__SOURCE PASSAGE__.
The general contract, together with the plans and specifications attached thereto, and the subcontract must be read and, construed together in order to fix the rights and obligations of the parties, and, when so read and construed, it is abundantly clear that the time for the commencement of the contract did not begin until the job-site had been dewatered sufficiently to permit the performance of the work contracted to be done. This was not until August, 1959, when, for the first time, the Department, through its engineer, directed that the work proceed. The prior work order had been, as stated, held in suspension until that date.

Defendants contend, however, that the specific provision of the subcontract requiring the performance of the work undertaken within such time as the entire work could be completed by November 15, 1958, is controlling. The rule is well established that whenever inconsistencies exist in the language employed in a contract, from the recitals of documents attached thereto, the language of the documents prevails and governs. This principle has been adhered to in a long line of decisions, particularly with reference to deeds in which we discern no difference in character and requirements from the contract now under consideration. Cragin v. Powell et al., 128 U.S. 691, 9 S.Ct. 203, 32 L.Ed. 566; Werk v. Leland University, 155 La. 971, 99 So. 716; Nick v. Bautovich, 119 La. 1039, 44 So. 880; Gray v. Coco, 113 La. 33, 36 So. 878; Lallande v. Wentz & Pochelu, 18 La.Ann. 289; Keay v. New Orleans Canal & Banking Co., 7 La.Ann. 259; Canal Bank v. Copeland, 6 La. 543; South Louisiana Fair Association v. Robert et al., 3 La.App. 505; Flanagan v. Elder, La.App., 90 So.2d 540.

__DATA SEGMENT__.
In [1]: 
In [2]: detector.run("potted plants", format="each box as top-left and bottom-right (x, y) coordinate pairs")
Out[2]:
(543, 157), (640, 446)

__WORK ORDER 1__. In the passage on the construction contract dispute, write out the text again with "engineer" replaced by "inspector". Begin at the words "The general contract, together" and stop after "until that date.".
__WORK ORDER 2__. In the passage on the construction contract dispute, when did the Department first direct that the work proceed?

__WRITTEN REPLY 1__.
The general contract, together with the plans and specifications attached thereto, and the subcontract must be read and, construed together in order to fix the rights and obligations of the parties, and, when so read and construed, it is abundantly clear that the time for the commencement of the contract did not begin until the job-site had been dewatered sufficiently to permit the performance of the work contracted to be done. This was not until August, 1959, when, for the first time, the Department, through its inspector, directed that the work proceed. The prior work order had been, as stated, held in suspension until that date.

__WRITTEN REPLY 2__. In August, 1959.